LIQUID SUSPENSIONS FOR USE AS DRYING AGENTS

Abstract

Liquid suspensions are disclosed that include superabsorbent polymer suspended within a non-aqueous liquid. The liquid suspensions are capable of being pumped and sprayed onto waste fluids for clean-up procedures. The liquid suspensions can be made by high shear mixing of the superabsorbent polymer with the non-aqueous liquid until the superabsorbent polymer is suspended within the non-aqueous liquid.

Claims

1. A liquid suspension for use in cleaning waste fluids, the liquid suspension comprising: a non-polar liquid; and a plurality of particles comprising superabsorbent polymer, wherein the plurality of particles are suspended within the non-polar liquid.

2. The liquid suspension of claim 1, wherein the non-polar liquid comprises a hydrocarbon.

3. The liquid suspension of claim 2, wherein the hydrocarbon comprises a solvent.

4. The liquid suspension of claim 3, wherein the solvent is an aliphatic solvent.

5. The liquid suspension of claim 3, wherein the solvent is an isoparaffin solvent.

6. The liquid suspension of claim 2, wherein the hydrocarbon comprises an oil.

7. The liquid suspension of claim 6, wherein the oil comprises mineral oil.

8. The liquid suspension of claim 6, wherein the oil comprises paraffinic oil.

9. The liquid suspension of claim 6, wherein the oil comprises thickened paraffinic oil.

10. The liquid suspension of claim 6, wherein the oil comprises a conventional, natural oil or a synthetic oil.

11. (canceled)

12. The liquid suspension of claim 6, wherein the oil comprises process oil.

13. The liquid suspension of claim 6, wherein the oil comprises naphthenic oil.
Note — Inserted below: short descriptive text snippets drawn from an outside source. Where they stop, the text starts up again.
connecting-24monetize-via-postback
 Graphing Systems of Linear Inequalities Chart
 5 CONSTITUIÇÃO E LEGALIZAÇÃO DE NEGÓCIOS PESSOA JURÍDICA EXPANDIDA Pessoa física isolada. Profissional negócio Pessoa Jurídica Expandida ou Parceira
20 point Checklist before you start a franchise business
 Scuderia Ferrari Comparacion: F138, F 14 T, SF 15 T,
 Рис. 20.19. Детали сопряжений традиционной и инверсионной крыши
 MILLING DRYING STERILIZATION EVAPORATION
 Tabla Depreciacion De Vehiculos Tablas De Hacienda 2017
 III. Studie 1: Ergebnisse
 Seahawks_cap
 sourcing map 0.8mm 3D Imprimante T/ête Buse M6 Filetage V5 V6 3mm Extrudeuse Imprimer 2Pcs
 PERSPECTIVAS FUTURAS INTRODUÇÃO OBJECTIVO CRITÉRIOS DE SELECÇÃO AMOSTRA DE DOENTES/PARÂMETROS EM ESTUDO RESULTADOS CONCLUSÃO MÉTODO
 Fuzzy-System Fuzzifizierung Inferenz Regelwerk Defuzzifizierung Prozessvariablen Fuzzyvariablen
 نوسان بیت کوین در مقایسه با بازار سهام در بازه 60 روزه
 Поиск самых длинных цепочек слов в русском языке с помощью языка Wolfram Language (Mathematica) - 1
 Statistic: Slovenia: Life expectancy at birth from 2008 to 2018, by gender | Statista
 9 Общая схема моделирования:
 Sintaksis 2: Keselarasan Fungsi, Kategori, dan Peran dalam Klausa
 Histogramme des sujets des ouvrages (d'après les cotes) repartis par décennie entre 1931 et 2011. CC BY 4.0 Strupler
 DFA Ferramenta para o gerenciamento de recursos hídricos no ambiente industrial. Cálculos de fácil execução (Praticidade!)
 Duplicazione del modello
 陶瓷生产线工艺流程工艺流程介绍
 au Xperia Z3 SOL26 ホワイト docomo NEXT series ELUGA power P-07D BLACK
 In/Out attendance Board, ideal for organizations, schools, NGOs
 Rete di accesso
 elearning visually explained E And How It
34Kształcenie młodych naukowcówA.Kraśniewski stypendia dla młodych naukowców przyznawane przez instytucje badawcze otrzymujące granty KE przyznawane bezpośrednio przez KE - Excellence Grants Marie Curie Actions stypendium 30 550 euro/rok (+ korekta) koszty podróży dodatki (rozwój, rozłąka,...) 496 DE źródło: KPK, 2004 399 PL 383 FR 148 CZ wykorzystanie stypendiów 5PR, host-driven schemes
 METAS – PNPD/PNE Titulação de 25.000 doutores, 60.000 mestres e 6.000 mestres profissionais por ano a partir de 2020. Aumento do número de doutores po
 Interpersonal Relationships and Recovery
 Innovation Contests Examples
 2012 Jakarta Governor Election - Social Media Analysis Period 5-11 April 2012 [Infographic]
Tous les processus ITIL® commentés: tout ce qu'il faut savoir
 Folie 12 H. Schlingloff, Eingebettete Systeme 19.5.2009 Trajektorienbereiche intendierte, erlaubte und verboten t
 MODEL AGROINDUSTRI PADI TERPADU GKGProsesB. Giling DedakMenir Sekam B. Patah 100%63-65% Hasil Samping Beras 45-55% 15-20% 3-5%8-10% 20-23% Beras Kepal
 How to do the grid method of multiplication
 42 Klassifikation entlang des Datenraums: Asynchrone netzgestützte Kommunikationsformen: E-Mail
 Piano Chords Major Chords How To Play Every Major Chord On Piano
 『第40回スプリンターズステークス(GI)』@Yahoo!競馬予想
14. The liquid suspension of claim 2, wherein the hydrocarbon comprises a petroleum distillate.

15. The liquid suspension of claim 2, wherein the hydrocarbon comprises a mixture of oil and solvent.

16. The liquid suspension of claim 2, wherein the hydrocarbon comprises a mixture of at least two of: an aliphatic solvent, an isoparaffin solvent, a mineral oil, a paraffinic oil, a process oil, a naphthenic oil, and a petroleum distillate.

17. The liquid suspension of claim 1, wherein the non-polar liquid has a viscosity that is sufficient to maintain the plurality of particles suspend therein.

18. The liquid suspension of claim 1, wherein the liquid suspension comprises from 35 wt. % to 55 wt. % of the non-polar liquid and from 45 wt. % to 55 wt. % of the plurality of particles of superabsorbent polymer, each based on a total weight of the liquid suspension.

19. A method of making a liquid suspension, the method comprising: providing a plurality of particles of superabsorbent polymer; providing a non-polar liquid; and mixing the plurality of particles of superabsorbent polymer with the non-polar liquid until at least a portion of the plurality of particles of superabsorbent polymer are suspended within the non-polar liquid, forming the liquid suspension.

20. (canceled)

21. The method of claim 19, wherein the mixing is performed using an inline high-shear mixer.

22. The method of claim 19, wherein the mixing is performed by circulating the non-polar liquid and the plurality of particles of superabsorbent polymer in a mixing chamber.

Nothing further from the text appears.